Supplied material: Begin
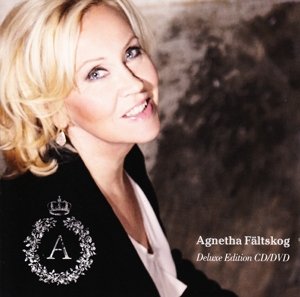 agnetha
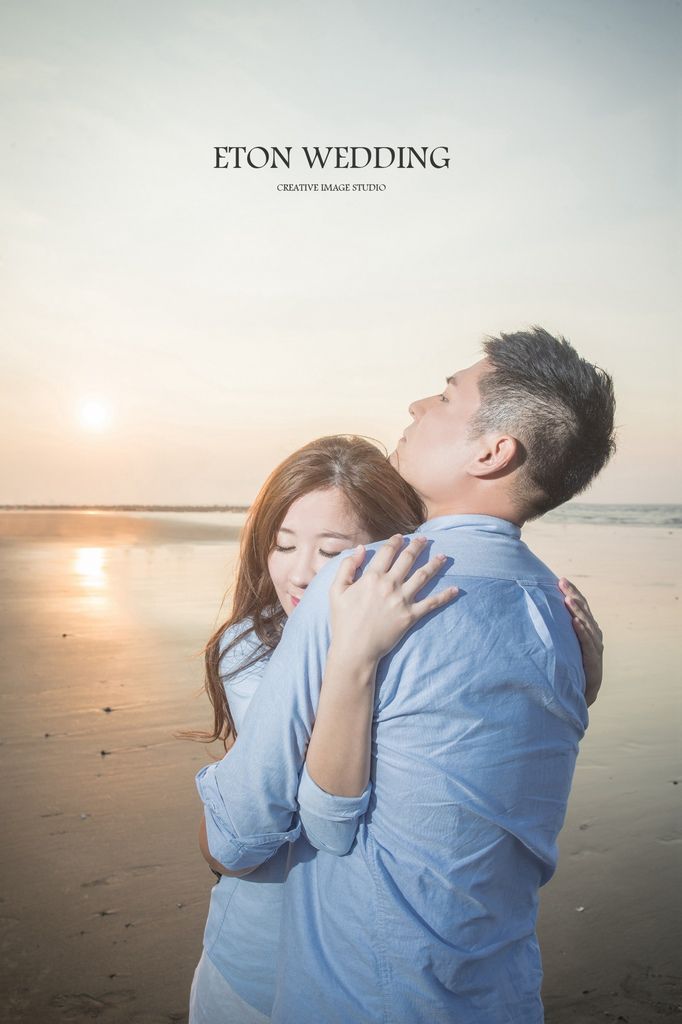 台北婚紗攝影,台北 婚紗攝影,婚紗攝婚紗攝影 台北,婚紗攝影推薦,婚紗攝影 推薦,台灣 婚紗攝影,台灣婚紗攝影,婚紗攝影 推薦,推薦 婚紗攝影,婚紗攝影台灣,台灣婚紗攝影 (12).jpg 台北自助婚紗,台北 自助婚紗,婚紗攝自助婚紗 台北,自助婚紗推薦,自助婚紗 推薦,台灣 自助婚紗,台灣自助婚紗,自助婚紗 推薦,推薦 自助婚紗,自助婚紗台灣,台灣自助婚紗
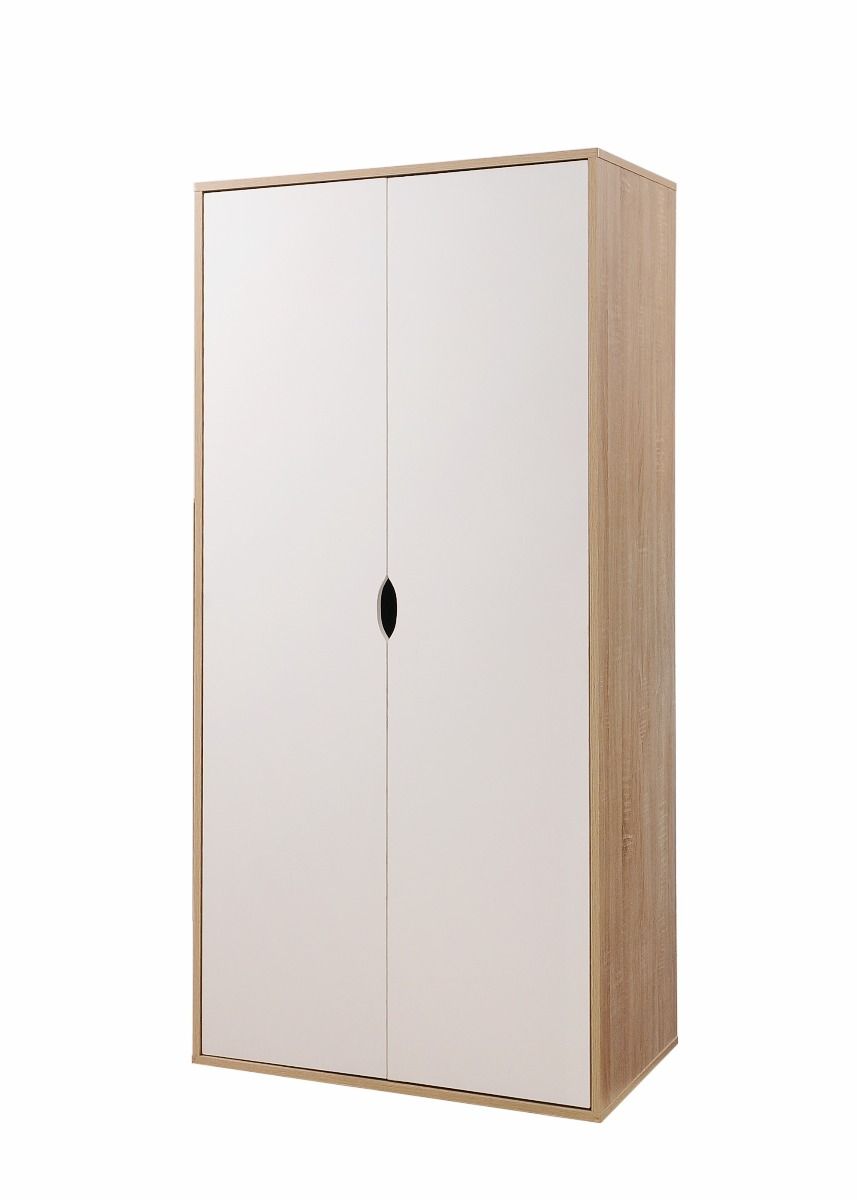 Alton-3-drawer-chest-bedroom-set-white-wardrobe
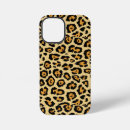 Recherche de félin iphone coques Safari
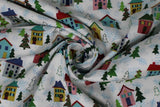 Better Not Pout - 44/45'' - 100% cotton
Supplied material: End
Render the lines of text accompanying the rows above as a JSON list of strings, one string per line, omitting any blank lines and leaving the pictures out of the answer.

[
  " agnetha",
  " 台北婚紗攝影,台北 婚紗攝影,婚紗攝婚紗攝影 台北,婚紗攝影推薦,婚紗攝影 推薦,台灣 婚紗攝影,台灣婚紗攝影,婚紗攝影 推薦,推薦 婚紗攝影,婚紗攝影台灣,台灣婚紗攝影 (12).jpg 台北自助婚紗,台北 自助婚紗,婚紗攝自助婚紗 台北,自助婚紗推薦,自助婚紗 推薦,台灣 自助婚紗,台灣自助婚紗,自助婚紗 推薦,推薦 自助婚紗,自助婚紗台灣,台灣自助婚紗",
  " Alton-3-drawer-chest-bedroom-set-white-wardrobe",
  " Recherche de félin iphone coques Safari",
  " Better Not Pout - 44/45'' - 100% cotton"
]